## Task description
What's wanted here is the full listing below, repeated exactly, with no images in it.

»»

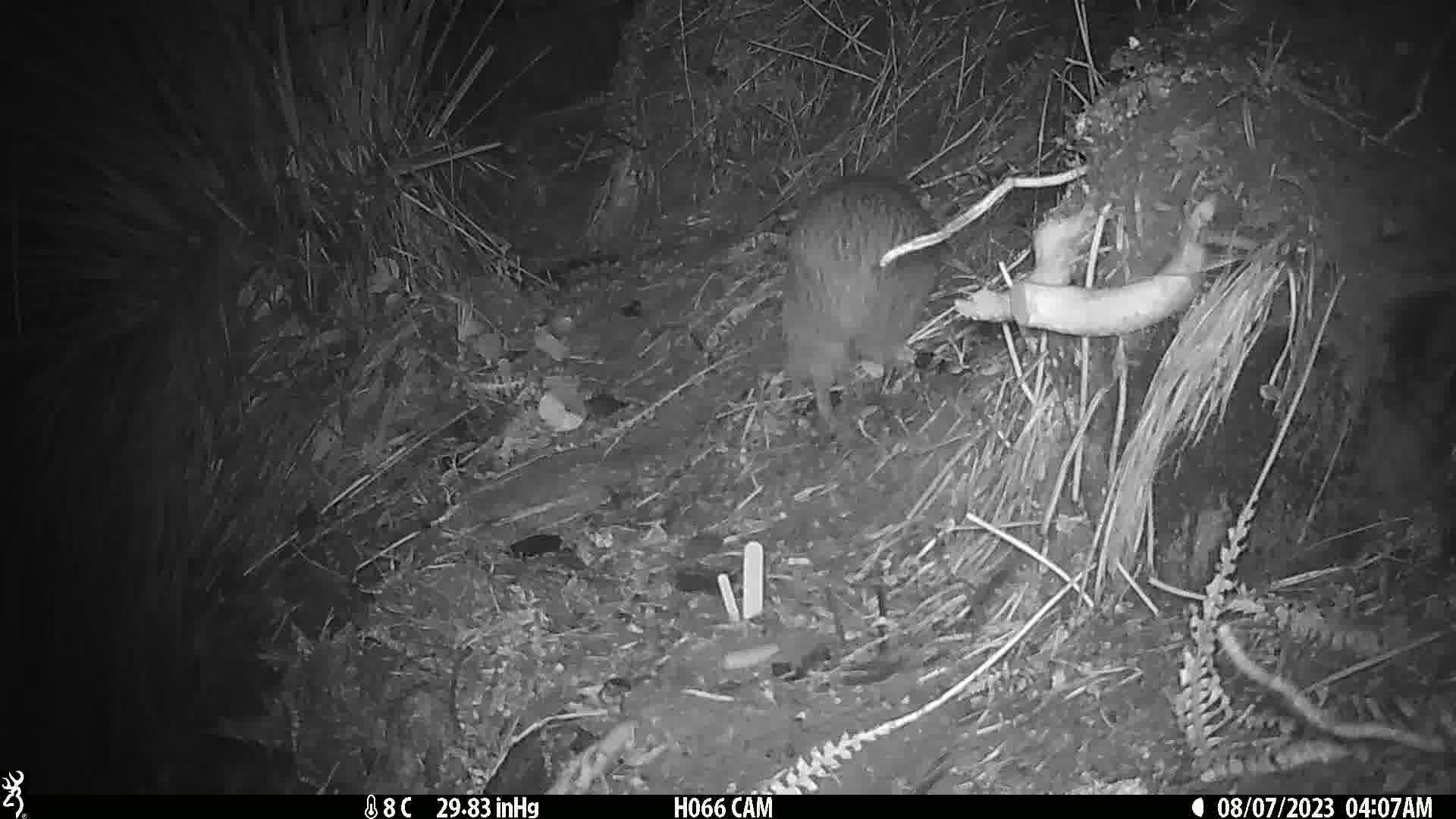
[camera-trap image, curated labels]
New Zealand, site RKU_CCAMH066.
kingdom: Animalia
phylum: Chordata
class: Aves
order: Apterygiformes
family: Apterygidae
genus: Apteryx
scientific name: Apteryx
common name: kiwi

««

## Exercise solution
[camera-trap image, curated labels]
New Zealand, site RKU_CCAMH066.
kingdom: Animalia
phylum: Chordata
class: Aves
order: Apterygiformes
family: Apterygidae
genus: Apteryx
scientific name: Apteryx
common name: kiwi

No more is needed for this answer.